Mix dry ingredients together, melt butter and cool down. Whip eggs and sugar until fluffy add dry ingredients through the sieve then milk and butter. Use muffin tins and paper, divide mixture in, bake 175 degrees about 15-20 minutes.

Topping
25g butter
2 tbs strong coffee
1 tbs chocolate powder
125 g icing sugar

Melt butter and add coffee, chocolate and icing sugar mix until smooth. Spread it over muffins soon as they come out of oven.

Date and apricot cake
3 dl water
100g dried dates
100g dried apricots
100g butter
3 dl sugar
1 egg
6 dl gluten-free flour mix
2ts baking powder
drop vanilla essence

Boil dates and apricots in the water until soft, add butter and sugar to warm mixture and let it cool.
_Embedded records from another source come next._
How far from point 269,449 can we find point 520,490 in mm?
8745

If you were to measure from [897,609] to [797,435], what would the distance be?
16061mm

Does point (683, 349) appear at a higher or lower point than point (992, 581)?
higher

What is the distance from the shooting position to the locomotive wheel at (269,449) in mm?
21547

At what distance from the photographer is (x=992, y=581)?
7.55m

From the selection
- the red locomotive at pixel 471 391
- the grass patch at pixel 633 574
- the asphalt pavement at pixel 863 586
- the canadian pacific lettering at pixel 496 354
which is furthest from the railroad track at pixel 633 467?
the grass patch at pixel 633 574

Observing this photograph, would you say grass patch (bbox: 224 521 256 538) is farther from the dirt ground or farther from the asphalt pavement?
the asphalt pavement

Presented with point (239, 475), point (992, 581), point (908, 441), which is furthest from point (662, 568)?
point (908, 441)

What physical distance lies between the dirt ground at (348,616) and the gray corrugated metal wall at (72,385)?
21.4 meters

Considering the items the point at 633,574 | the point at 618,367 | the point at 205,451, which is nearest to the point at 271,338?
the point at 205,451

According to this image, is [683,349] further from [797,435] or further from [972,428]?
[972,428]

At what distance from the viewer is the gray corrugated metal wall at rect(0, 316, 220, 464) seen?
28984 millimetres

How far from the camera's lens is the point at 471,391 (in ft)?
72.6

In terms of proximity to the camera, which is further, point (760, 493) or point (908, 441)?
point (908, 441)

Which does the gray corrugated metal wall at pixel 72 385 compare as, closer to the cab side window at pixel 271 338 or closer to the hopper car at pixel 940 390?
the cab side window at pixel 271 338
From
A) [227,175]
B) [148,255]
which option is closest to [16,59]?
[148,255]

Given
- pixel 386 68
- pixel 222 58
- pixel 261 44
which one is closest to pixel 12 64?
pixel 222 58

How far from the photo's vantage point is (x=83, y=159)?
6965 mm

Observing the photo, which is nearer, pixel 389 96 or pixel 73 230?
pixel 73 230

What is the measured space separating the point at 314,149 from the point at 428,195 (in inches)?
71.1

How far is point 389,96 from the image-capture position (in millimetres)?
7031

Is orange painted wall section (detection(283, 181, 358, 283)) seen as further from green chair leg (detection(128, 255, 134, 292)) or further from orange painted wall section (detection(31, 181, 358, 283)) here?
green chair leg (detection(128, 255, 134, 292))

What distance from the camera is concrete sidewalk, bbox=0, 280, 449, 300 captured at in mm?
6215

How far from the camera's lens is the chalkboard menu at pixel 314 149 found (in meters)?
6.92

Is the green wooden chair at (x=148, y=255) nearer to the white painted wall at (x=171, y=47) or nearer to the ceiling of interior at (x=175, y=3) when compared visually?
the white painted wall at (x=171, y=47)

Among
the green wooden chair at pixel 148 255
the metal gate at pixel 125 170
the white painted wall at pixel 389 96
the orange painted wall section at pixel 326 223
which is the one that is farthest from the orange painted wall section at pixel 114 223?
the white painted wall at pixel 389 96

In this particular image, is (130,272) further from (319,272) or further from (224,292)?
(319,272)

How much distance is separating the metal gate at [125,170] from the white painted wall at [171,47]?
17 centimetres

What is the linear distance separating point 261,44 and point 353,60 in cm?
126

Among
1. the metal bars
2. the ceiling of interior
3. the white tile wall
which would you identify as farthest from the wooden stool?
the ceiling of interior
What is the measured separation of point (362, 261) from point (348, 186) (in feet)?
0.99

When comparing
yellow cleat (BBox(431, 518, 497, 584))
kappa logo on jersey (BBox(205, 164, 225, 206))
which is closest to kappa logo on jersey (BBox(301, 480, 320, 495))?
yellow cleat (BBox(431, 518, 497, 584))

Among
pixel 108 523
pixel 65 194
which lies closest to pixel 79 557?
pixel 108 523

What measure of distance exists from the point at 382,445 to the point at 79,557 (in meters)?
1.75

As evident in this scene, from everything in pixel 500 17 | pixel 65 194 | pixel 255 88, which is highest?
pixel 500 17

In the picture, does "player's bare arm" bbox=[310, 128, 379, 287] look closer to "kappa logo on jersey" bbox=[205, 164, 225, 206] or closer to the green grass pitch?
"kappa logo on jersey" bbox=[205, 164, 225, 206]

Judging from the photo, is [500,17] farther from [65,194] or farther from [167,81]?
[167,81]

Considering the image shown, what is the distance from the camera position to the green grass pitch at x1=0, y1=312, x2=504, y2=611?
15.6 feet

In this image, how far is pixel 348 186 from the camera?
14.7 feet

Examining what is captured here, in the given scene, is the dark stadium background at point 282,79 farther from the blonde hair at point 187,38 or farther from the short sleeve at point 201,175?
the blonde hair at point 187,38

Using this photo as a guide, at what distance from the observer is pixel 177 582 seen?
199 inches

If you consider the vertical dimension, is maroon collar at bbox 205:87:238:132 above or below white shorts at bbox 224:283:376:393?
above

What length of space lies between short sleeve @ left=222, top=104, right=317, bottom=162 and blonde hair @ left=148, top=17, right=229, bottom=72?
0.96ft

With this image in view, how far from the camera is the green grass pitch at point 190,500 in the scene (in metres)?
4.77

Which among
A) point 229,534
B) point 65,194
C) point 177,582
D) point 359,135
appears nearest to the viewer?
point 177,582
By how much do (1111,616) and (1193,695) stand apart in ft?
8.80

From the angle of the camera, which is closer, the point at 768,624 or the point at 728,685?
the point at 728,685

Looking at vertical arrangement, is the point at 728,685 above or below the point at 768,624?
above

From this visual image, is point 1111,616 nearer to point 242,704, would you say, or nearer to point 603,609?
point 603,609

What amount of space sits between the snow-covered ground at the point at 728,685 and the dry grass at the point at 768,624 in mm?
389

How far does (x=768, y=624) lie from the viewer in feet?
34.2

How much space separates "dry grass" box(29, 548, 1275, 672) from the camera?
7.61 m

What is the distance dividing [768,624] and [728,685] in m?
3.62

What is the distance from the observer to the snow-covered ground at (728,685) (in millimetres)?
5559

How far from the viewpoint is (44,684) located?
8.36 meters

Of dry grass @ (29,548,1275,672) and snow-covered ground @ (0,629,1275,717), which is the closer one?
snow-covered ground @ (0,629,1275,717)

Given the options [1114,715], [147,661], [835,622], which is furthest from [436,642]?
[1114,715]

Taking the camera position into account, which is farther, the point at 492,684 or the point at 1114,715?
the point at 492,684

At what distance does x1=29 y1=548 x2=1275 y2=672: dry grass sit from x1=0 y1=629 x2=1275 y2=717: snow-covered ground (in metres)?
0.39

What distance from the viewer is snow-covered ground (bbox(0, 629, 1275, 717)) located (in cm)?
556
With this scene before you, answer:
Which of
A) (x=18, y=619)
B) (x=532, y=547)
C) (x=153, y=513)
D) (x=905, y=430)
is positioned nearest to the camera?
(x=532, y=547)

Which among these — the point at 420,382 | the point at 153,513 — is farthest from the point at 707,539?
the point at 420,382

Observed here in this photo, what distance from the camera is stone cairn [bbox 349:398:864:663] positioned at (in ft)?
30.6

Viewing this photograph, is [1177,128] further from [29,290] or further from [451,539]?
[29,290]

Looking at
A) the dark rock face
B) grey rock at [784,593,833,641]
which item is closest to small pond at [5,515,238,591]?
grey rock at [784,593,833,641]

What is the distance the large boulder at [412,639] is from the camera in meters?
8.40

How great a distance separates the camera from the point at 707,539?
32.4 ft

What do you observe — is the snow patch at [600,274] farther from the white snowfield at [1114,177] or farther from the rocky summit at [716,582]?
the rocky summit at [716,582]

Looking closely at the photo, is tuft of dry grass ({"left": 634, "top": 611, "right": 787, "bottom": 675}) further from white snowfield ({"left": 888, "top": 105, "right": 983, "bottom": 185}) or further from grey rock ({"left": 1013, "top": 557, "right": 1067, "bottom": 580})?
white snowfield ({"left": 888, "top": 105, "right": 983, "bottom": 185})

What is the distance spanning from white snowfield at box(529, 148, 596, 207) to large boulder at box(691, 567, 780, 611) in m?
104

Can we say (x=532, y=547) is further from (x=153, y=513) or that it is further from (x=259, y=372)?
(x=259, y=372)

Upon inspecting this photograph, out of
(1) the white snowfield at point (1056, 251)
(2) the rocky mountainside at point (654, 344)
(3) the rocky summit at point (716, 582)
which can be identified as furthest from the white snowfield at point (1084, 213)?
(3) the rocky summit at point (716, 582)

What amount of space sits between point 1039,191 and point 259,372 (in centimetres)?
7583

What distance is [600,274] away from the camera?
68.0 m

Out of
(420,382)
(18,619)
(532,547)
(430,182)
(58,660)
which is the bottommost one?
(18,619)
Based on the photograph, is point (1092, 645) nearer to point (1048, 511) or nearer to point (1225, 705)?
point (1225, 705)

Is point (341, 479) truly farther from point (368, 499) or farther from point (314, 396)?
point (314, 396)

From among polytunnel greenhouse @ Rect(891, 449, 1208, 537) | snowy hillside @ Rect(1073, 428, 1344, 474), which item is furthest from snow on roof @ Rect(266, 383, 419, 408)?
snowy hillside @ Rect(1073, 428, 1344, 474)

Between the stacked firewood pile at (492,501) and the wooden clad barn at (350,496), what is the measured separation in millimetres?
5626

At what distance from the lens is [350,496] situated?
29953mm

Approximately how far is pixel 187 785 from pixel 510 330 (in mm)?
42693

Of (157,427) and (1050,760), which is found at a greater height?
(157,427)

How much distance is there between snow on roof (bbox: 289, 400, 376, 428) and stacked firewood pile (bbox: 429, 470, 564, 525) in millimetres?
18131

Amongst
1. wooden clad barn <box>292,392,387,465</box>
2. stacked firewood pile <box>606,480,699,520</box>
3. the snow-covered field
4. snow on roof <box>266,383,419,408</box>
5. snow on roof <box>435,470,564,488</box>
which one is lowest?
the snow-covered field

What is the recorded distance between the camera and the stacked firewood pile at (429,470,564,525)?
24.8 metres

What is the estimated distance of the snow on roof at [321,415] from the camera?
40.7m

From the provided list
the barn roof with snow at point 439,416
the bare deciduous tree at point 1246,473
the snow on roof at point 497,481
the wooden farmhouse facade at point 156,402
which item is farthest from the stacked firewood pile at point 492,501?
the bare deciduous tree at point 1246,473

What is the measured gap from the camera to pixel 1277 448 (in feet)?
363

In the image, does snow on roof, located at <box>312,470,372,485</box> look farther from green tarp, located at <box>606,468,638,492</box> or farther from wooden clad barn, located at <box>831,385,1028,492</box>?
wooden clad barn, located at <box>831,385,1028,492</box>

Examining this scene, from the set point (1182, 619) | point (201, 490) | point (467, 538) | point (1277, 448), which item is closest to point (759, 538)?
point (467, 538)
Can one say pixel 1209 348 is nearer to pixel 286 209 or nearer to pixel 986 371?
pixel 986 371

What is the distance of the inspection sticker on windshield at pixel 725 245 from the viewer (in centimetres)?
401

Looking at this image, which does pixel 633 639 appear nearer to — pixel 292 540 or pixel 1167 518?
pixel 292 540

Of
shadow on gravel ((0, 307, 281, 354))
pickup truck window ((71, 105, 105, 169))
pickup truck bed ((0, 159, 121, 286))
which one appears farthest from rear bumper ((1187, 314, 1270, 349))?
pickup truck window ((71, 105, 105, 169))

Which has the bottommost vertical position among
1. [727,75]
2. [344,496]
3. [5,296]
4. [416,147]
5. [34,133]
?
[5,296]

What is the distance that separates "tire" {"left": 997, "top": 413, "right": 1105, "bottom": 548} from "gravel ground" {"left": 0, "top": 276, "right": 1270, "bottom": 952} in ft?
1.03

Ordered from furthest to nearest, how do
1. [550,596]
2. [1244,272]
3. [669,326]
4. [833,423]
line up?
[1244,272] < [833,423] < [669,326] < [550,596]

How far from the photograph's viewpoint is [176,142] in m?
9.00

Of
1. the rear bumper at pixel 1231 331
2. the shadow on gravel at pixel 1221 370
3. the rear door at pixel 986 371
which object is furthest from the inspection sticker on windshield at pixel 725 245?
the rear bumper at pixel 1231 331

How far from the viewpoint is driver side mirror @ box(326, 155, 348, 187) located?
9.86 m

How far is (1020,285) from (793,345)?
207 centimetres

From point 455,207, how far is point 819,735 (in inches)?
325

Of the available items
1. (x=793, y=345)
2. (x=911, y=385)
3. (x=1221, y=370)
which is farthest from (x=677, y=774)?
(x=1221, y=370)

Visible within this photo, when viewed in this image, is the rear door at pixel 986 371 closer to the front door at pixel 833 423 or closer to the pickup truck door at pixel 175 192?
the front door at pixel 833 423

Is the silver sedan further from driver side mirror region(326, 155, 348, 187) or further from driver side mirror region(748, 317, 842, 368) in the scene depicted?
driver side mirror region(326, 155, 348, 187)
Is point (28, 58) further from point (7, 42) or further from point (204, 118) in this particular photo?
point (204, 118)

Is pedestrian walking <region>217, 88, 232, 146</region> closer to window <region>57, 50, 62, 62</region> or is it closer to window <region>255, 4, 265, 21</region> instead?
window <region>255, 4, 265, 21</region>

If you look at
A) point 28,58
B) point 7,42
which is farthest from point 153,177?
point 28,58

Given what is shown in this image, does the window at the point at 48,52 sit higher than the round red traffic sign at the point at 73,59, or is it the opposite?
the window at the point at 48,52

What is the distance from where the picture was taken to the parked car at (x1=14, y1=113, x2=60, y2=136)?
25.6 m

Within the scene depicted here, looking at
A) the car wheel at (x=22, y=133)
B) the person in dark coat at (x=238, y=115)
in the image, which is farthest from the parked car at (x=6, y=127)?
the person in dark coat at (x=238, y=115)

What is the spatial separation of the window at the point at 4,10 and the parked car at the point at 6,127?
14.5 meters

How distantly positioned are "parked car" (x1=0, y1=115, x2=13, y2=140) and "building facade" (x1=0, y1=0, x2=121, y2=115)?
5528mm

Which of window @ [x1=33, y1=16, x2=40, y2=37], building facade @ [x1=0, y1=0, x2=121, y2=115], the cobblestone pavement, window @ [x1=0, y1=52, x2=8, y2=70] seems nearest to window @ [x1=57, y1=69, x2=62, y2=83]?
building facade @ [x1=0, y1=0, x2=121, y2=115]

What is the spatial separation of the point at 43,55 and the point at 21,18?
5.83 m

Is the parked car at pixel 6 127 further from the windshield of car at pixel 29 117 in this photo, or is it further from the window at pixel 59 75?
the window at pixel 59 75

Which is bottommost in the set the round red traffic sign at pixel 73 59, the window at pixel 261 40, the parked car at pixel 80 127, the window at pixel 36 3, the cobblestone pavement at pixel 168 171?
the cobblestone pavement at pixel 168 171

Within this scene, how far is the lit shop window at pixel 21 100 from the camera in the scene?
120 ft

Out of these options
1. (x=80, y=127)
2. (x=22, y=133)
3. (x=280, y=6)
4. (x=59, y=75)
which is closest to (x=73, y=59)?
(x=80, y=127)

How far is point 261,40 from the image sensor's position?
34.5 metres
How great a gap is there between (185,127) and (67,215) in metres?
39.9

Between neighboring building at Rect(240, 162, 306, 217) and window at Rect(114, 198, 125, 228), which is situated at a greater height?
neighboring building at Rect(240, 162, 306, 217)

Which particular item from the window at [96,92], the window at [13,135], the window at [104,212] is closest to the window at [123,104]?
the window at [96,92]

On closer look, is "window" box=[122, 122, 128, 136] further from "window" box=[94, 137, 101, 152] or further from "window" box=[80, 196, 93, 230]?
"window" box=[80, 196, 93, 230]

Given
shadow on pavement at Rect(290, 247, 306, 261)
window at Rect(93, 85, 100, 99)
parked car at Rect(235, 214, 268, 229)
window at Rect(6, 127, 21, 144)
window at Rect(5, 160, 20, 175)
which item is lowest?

Add egg, flour, baking powder and vanilla essence and mix well (check the consistency of mixture it needs to be thick) butter and flour a cake tin then pour mixture in and bake it 175 degrees around an hour. (Cake is ready when it comes loose form the sides)

Buckwheat Flapjacks
250g Buckwheat flakes
150g Margarine or butter
75g sugar
75g syrup

Melt butter sugar and syrup, add flakes and mix it well pour it on to greased baking tin, pat it down. Bake it for 25 to 30 minutes at 175 degrees for chewy result if after crunchy then 15 degrees higher temperature same time.

Doughnuts
1.5 dl milk or water
1 sachet of dried yeast
1 tsp ground cardamom (optional)
0.5dl sugar
pinch salt
3.5dl white bread mix
1 egg

Warm the milk to room temperature adds all ingredients to it and mixes it well for 3 minutes. Spoon out balls on to baking sheet let them rise for 30 minutes. Heat your oil lift the balls in to hot oil and turn them occasionally side to side to ensure cooking evenly. Done when nice and golden brown lift them to a kitchen towel to dry and roll them in sugar.